For some time now, many politicians and experts have suggested the idea that it was necessary to start with debt. First online hosted the opinions of Giorgio La Malfa, Nicola Rossi, the former State Accountant General Andrea Monorchio, up to Filippo Cavazzuti. To do this it is necessary to launch one or more funds through which to sell a substantial part of the public assets. Not 5 billion a year as Berlusconi says, but 100 billion a year for a couple of years! To this we can add not an extraordinary asset as Giuliano Amato, Pellegrino Capaldo and Alessandro Profumo claim, which would have depressive effects on the economy, but a forced loan to make Italians buy government bonds at much lower rates than the current ones which however they may be not too far from where the market would be at once the current panic phase has passed. The wave of patriotism raised by the entrepreneur from Pistoia, who invited Italians to buy government bonds in the Corriere, shows that a credible prime minister could ask citizens for a similar financial effort.

However, these one-off measures should be accompanied by a structural recovery of the public accounts through a "true" reduction in political expenditure and so-called current expenditure, by a shift of taxation from work to things, by a true pension reform, and a review of the labor market to obtain more flexibility along the lines of the Ichino reform.

Of course, these are difficult things. Perhaps not as painful or unpopular as they say, but which should surely lead many Italians to change old and comfortable habits and get back into the game. But the benefits would be considerable and also quite rapid. Markets change expectations quickly. The crisis began in June. In the spring, the acute phase could be overcome. But we cannot continue with old-fashioned political games that waste time and have a disproportionate cost to the country.

Surely the worsening of the Italian crisis was caused by the ignorance of the political class, the one in government, but in part also the one in the opposition. What a pity to hear Di Pietro thunder against the "social butchery" imposed by Europe, when in most cases we are dealing with things that we should do because it is convenient for us and not because they are imposed by others. Speculation and the markets are nothing but the mirror of the failure of politics, of its inability to manage this phase of globalization not only of the economy, but also of cultures and lifestyles. In truth, this is not only an Italian evil, that even in the rest of Europe sensational mistakes have been made to such an extent as to transform a small local crisis like the Greek one into a European and perhaps global crisis.

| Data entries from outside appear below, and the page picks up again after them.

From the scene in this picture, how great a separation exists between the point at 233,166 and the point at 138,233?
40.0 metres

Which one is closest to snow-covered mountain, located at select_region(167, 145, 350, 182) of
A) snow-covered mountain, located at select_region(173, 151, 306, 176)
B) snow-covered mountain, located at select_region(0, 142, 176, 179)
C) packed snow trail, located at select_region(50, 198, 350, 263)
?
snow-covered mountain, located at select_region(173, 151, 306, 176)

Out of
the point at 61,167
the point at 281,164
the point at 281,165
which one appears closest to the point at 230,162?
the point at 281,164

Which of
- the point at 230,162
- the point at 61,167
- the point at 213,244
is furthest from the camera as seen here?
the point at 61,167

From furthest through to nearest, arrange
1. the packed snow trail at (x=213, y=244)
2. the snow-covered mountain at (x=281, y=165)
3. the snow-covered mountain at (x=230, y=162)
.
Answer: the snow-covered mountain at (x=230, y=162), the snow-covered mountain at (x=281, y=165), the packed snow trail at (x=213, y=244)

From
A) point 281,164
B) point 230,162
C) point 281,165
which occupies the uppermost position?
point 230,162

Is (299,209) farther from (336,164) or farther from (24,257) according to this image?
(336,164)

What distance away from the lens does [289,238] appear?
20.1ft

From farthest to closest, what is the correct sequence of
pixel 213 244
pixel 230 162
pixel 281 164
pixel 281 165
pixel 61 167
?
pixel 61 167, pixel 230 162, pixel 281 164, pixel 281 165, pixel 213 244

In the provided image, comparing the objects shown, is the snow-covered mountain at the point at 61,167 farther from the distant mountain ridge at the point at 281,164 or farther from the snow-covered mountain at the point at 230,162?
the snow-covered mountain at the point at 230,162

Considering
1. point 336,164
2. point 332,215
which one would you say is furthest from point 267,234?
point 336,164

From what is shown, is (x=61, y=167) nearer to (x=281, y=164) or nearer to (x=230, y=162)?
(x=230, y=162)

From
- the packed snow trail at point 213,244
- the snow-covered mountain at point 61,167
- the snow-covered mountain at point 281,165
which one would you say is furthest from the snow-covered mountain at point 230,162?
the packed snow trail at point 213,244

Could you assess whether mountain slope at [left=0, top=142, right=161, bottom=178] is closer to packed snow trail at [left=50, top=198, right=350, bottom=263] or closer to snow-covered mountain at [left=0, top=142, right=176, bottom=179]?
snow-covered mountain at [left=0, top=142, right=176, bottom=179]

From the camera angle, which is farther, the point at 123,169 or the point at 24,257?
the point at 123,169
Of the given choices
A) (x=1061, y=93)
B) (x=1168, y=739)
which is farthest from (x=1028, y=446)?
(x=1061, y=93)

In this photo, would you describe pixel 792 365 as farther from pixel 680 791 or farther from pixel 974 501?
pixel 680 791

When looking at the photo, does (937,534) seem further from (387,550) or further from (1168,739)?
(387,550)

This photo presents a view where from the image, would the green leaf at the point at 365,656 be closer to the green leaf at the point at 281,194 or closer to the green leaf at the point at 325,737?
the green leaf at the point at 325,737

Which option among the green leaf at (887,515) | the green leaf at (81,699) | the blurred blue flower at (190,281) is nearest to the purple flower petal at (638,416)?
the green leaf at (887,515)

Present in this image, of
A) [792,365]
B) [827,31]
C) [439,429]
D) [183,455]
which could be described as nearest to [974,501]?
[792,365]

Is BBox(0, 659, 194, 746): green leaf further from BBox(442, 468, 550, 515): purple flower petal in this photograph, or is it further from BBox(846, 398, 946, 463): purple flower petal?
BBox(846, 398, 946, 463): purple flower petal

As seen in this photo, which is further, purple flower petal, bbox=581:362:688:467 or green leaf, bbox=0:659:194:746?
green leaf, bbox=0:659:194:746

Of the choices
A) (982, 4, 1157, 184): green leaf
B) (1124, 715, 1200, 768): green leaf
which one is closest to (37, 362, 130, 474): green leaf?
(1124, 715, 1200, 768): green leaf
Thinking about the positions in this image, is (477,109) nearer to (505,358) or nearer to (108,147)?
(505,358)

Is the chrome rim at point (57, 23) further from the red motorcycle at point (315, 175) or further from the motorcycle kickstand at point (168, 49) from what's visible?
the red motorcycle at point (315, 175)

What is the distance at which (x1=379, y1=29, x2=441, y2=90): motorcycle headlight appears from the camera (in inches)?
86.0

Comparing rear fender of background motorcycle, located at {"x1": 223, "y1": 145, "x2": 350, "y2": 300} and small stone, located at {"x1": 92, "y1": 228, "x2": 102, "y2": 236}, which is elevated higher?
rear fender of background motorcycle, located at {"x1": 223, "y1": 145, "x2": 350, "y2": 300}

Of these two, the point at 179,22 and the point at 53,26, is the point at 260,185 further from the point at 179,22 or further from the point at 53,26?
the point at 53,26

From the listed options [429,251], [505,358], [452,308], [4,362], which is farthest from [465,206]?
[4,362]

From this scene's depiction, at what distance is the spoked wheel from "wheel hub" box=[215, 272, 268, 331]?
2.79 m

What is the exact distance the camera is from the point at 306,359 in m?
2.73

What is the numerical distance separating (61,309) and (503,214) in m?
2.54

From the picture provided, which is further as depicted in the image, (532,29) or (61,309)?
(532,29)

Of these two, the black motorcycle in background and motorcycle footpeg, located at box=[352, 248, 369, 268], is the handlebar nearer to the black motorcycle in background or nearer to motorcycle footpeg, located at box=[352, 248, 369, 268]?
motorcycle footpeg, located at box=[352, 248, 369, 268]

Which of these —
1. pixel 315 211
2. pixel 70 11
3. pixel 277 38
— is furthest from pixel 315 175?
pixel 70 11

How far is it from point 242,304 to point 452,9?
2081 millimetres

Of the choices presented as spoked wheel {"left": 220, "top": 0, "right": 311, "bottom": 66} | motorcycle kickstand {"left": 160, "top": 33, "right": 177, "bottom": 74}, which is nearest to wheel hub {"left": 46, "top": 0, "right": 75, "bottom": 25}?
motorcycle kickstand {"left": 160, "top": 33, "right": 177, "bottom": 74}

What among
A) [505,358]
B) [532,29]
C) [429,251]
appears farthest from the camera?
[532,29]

For Italy there is no more room for other political selfishness or attempts to postpone choices. The President of the Republic acknowledges that Berlusconi's attempt to hide behind the stability law only wastes time and makes the crisis more acute. He closes this page and gives the task to a super partes personality who presents himself in Parliament. And he will see that he will get many more votes than are conceivable on paper today by looking at the official attitudes of the party secretariats.